▶ [Set problem] Reproduce all the items below word for word, leaving out the pictures.

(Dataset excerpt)
-- start --

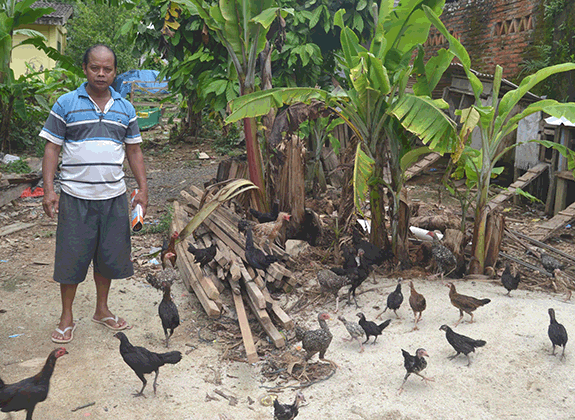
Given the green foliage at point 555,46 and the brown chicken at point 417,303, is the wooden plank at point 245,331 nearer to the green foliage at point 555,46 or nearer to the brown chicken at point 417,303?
the brown chicken at point 417,303

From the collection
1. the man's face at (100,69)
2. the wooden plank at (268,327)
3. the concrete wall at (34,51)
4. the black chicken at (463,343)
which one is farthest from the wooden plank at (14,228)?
the concrete wall at (34,51)

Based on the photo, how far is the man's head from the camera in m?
4.46

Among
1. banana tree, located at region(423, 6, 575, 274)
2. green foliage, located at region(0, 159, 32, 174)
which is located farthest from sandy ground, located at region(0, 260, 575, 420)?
green foliage, located at region(0, 159, 32, 174)

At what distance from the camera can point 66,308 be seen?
4.93 m

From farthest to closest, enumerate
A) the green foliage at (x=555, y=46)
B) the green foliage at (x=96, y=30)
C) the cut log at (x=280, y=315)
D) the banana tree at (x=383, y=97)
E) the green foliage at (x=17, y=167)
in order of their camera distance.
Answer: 1. the green foliage at (x=96, y=30)
2. the green foliage at (x=17, y=167)
3. the green foliage at (x=555, y=46)
4. the banana tree at (x=383, y=97)
5. the cut log at (x=280, y=315)

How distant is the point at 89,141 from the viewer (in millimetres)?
4594

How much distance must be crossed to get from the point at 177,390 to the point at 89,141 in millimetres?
2354

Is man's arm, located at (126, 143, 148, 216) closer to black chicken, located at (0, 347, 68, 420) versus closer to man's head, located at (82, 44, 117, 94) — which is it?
man's head, located at (82, 44, 117, 94)

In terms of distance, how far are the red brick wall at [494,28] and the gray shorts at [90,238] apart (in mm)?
10242

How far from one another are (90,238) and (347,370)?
2.69 meters

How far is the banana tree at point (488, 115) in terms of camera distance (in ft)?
18.8

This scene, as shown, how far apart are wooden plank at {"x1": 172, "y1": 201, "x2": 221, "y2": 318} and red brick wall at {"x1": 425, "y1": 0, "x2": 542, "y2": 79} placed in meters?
8.64

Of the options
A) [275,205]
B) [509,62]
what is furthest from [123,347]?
[509,62]

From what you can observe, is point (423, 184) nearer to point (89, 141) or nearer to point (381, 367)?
point (381, 367)
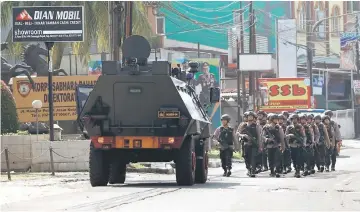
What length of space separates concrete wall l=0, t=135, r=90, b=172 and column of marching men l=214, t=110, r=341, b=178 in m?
4.79

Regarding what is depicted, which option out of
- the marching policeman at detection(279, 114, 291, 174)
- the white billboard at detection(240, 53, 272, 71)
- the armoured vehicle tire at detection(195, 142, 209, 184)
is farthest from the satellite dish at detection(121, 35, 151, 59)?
the white billboard at detection(240, 53, 272, 71)

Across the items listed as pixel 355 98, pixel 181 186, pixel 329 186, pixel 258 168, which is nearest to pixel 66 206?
pixel 181 186

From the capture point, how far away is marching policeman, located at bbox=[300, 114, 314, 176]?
2564cm

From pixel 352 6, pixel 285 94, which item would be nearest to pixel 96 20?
pixel 285 94

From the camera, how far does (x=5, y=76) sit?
3991cm

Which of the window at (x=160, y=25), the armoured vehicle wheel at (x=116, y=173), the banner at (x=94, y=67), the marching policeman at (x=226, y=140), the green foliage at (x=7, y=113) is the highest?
the window at (x=160, y=25)

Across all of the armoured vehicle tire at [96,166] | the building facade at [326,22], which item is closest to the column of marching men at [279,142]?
the armoured vehicle tire at [96,166]

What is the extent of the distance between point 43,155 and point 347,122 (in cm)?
4642

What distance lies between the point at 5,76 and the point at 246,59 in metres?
15.4

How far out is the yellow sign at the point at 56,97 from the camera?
124 ft

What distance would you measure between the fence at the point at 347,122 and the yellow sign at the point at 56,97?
32.3 meters

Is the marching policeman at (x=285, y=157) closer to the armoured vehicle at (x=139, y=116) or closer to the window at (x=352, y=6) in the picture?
the armoured vehicle at (x=139, y=116)

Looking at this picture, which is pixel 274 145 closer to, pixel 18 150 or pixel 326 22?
pixel 18 150

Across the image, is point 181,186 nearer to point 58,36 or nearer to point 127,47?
point 127,47
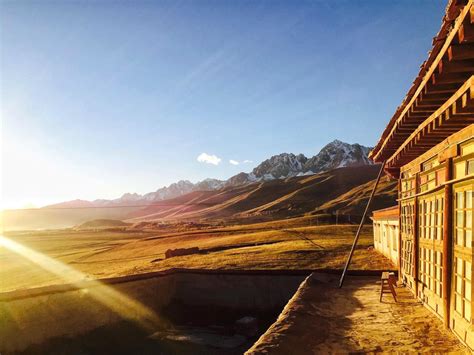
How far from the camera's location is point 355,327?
11562mm

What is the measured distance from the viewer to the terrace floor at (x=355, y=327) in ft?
31.4

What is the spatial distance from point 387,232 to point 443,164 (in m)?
16.9

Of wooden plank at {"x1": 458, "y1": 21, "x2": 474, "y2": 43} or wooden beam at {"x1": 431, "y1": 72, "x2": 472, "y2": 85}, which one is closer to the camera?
wooden plank at {"x1": 458, "y1": 21, "x2": 474, "y2": 43}

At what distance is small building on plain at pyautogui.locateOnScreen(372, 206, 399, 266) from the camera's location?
77.5ft

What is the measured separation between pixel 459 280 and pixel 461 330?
1145 millimetres

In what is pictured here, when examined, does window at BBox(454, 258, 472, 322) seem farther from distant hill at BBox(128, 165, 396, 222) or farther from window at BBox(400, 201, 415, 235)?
distant hill at BBox(128, 165, 396, 222)

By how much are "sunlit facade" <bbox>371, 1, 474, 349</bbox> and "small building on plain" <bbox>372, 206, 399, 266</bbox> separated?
341 inches

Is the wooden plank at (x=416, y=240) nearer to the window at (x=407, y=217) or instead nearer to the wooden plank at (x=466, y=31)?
the window at (x=407, y=217)

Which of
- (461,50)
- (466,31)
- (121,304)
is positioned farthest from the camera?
(121,304)

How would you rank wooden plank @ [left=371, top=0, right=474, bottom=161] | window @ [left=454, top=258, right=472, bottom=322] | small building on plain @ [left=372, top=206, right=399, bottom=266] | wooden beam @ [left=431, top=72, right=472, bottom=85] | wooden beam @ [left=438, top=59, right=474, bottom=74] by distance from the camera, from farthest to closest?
small building on plain @ [left=372, top=206, right=399, bottom=266]
window @ [left=454, top=258, right=472, bottom=322]
wooden beam @ [left=431, top=72, right=472, bottom=85]
wooden beam @ [left=438, top=59, right=474, bottom=74]
wooden plank @ [left=371, top=0, right=474, bottom=161]

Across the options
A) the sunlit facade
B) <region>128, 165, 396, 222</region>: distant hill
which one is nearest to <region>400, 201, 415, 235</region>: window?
the sunlit facade

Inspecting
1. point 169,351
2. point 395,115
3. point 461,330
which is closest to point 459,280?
point 461,330

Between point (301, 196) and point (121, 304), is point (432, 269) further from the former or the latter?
point (301, 196)

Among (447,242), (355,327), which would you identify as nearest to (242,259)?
(355,327)
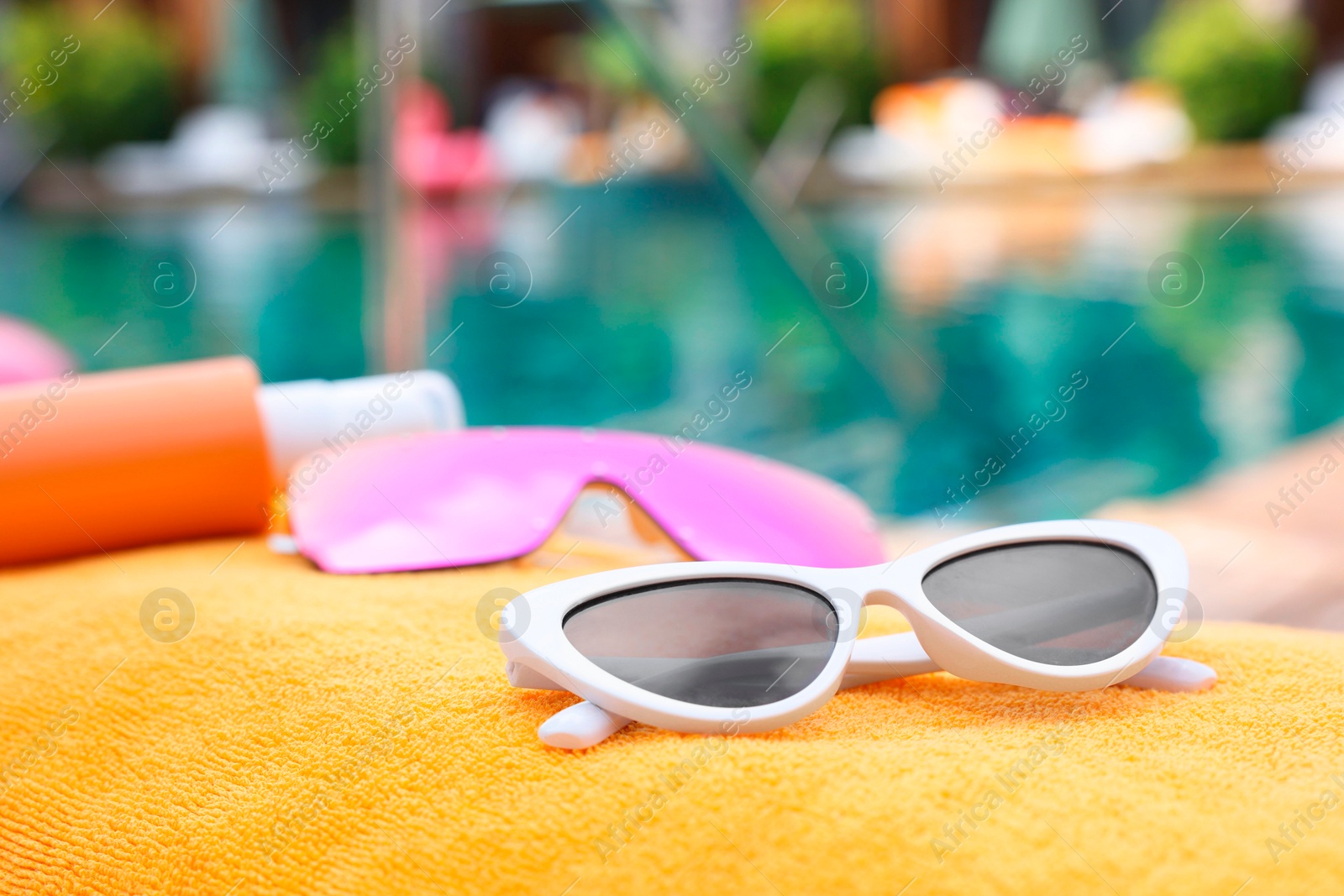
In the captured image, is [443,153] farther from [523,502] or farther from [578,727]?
[578,727]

-- end --

▶ [Final result]
Given the green foliage at point 555,46 and the brown chicken at point 417,303, is the wooden plank at point 245,331 nearer to the green foliage at point 555,46 or nearer to the brown chicken at point 417,303?
the brown chicken at point 417,303

From the collection
1. the man's face at (100,69)
2. the wooden plank at (268,327)
3. the concrete wall at (34,51)
4. the black chicken at (463,343)
which one is farthest from the wooden plank at (14,228)?
the concrete wall at (34,51)

Based on the photo, how far is the man's head from the camera in m?
4.46

Among
1. banana tree, located at region(423, 6, 575, 274)
2. green foliage, located at region(0, 159, 32, 174)
which is located farthest from sandy ground, located at region(0, 260, 575, 420)?
green foliage, located at region(0, 159, 32, 174)

At what distance from the camera can point 66,308 be seen?
4.93 m

From farthest to closest, enumerate
A) the green foliage at (x=555, y=46)
B) the green foliage at (x=96, y=30)
C) the cut log at (x=280, y=315)
D) the banana tree at (x=383, y=97)
E) the green foliage at (x=17, y=167)
in order of their camera distance.
Answer: 1. the green foliage at (x=96, y=30)
2. the green foliage at (x=17, y=167)
3. the green foliage at (x=555, y=46)
4. the banana tree at (x=383, y=97)
5. the cut log at (x=280, y=315)

How distant is the point at 89,141 from the viewer (in millimetres)?
4594

How much distance must be crossed to get from the point at 177,390 to the point at 89,141 in millimetres?
2354

Is man's arm, located at (126, 143, 148, 216) closer to black chicken, located at (0, 347, 68, 420) versus closer to man's head, located at (82, 44, 117, 94) — which is it?
man's head, located at (82, 44, 117, 94)

In terms of distance, how far are the red brick wall at [494,28] and the gray shorts at [90,238] apart (in mm)?
10242

How far from one another are (90,238) and (347,370)?
2.69 meters

How far is the banana tree at point (488, 115) in terms of camera distance (in ft)?
18.8

This scene, as shown, how far apart are wooden plank at {"x1": 172, "y1": 201, "x2": 221, "y2": 318} and red brick wall at {"x1": 425, "y1": 0, "x2": 542, "y2": 79} placed in meters?
8.64

Of the options
A) [275,205]
B) [509,62]
what is furthest from [123,347]?
[509,62]

From what you can observe, is point (423, 184) nearer to point (89, 141) or nearer to point (381, 367)?
point (381, 367)
What length of space separates concrete wall l=0, t=135, r=90, b=172 and column of marching men l=214, t=110, r=341, b=178 in m?
4.79

Regarding what is depicted, which option out of
- the marching policeman at detection(279, 114, 291, 174)
- the white billboard at detection(240, 53, 272, 71)
- the armoured vehicle tire at detection(195, 142, 209, 184)
is farthest from the satellite dish at detection(121, 35, 151, 59)?
the white billboard at detection(240, 53, 272, 71)

Across the items listed as pixel 355 98, pixel 181 186, pixel 329 186, pixel 258 168, which is nearest to pixel 66 206?
pixel 181 186

From the capture point, how far away is marching policeman, located at bbox=[300, 114, 314, 176]?
2564cm

From pixel 352 6, pixel 285 94, which item would be nearest to pixel 96 20?
pixel 285 94

From the camera, how far does (x=5, y=76) sit?
3991cm

Which of the window at (x=160, y=25), the armoured vehicle wheel at (x=116, y=173), the banner at (x=94, y=67), the marching policeman at (x=226, y=140), the green foliage at (x=7, y=113) is the highest?
the window at (x=160, y=25)

Across all of the armoured vehicle tire at [96,166] | the building facade at [326,22], which item is closest to the column of marching men at [279,142]?
the armoured vehicle tire at [96,166]

What is the extent of the distance between point 43,155 and point 347,122 (in cm)?
4642

What distance lies between the point at 5,76 and the point at 246,59 in metres?
15.4

How far out is the yellow sign at the point at 56,97 from the camera?
124 ft

What distance would you measure between the fence at the point at 347,122 and the yellow sign at the point at 56,97?
32.3 meters

Is the marching policeman at (x=285, y=157) closer to the armoured vehicle at (x=139, y=116) or closer to the window at (x=352, y=6) in the picture?
the armoured vehicle at (x=139, y=116)

Looking at this picture, which is pixel 274 145 closer to, pixel 18 150 or pixel 326 22?
pixel 18 150

Across the image, is point 181,186 nearer to point 58,36 or nearer to point 127,47?
point 127,47
How far from the camera's location is point 355,327?
11562mm

What is the measured distance from the viewer to the terrace floor at (x=355, y=327) in ft?
31.4

What is the spatial distance from point 387,232 to point 443,164 (in m)?
16.9

Of wooden plank at {"x1": 458, "y1": 21, "x2": 474, "y2": 43} or wooden beam at {"x1": 431, "y1": 72, "x2": 472, "y2": 85}, which one is closer to the camera?
wooden plank at {"x1": 458, "y1": 21, "x2": 474, "y2": 43}

At what distance is small building on plain at pyautogui.locateOnScreen(372, 206, 399, 266) from the camera's location?
77.5ft

What is the measured separation between pixel 459 280 and pixel 461 330?
1145 millimetres

In what is pictured here, when examined, does window at BBox(454, 258, 472, 322) seem farther from distant hill at BBox(128, 165, 396, 222) or farther from window at BBox(400, 201, 415, 235)?
distant hill at BBox(128, 165, 396, 222)

By how much are "sunlit facade" <bbox>371, 1, 474, 349</bbox> and "small building on plain" <bbox>372, 206, 399, 266</bbox> separated?
341 inches

Is the wooden plank at (x=416, y=240) nearer to the window at (x=407, y=217) or instead nearer to the wooden plank at (x=466, y=31)?
the window at (x=407, y=217)

Which of
- (461,50)
- (466,31)
- (121,304)
is positioned farthest from the camera?
(121,304)

How would you rank wooden plank @ [left=371, top=0, right=474, bottom=161] | window @ [left=454, top=258, right=472, bottom=322] | small building on plain @ [left=372, top=206, right=399, bottom=266] | wooden beam @ [left=431, top=72, right=472, bottom=85] | wooden beam @ [left=438, top=59, right=474, bottom=74] by distance from the camera, from farthest to closest?
small building on plain @ [left=372, top=206, right=399, bottom=266]
window @ [left=454, top=258, right=472, bottom=322]
wooden beam @ [left=431, top=72, right=472, bottom=85]
wooden beam @ [left=438, top=59, right=474, bottom=74]
wooden plank @ [left=371, top=0, right=474, bottom=161]

Across the options
A) the sunlit facade
B) <region>128, 165, 396, 222</region>: distant hill
which one is nearest to <region>400, 201, 415, 235</region>: window?
the sunlit facade

Inspecting
1. point 169,351
2. point 395,115
3. point 461,330
which is closest to point 459,280?
point 461,330

Between point (301, 196) and point (121, 304), is point (432, 269) further from the former or the latter?
point (301, 196)

Among (447,242), (355,327), which would you identify as nearest to (242,259)?
(355,327)
In the captured image, is [443,153] farther from [523,502] or farther from [578,727]?
[578,727]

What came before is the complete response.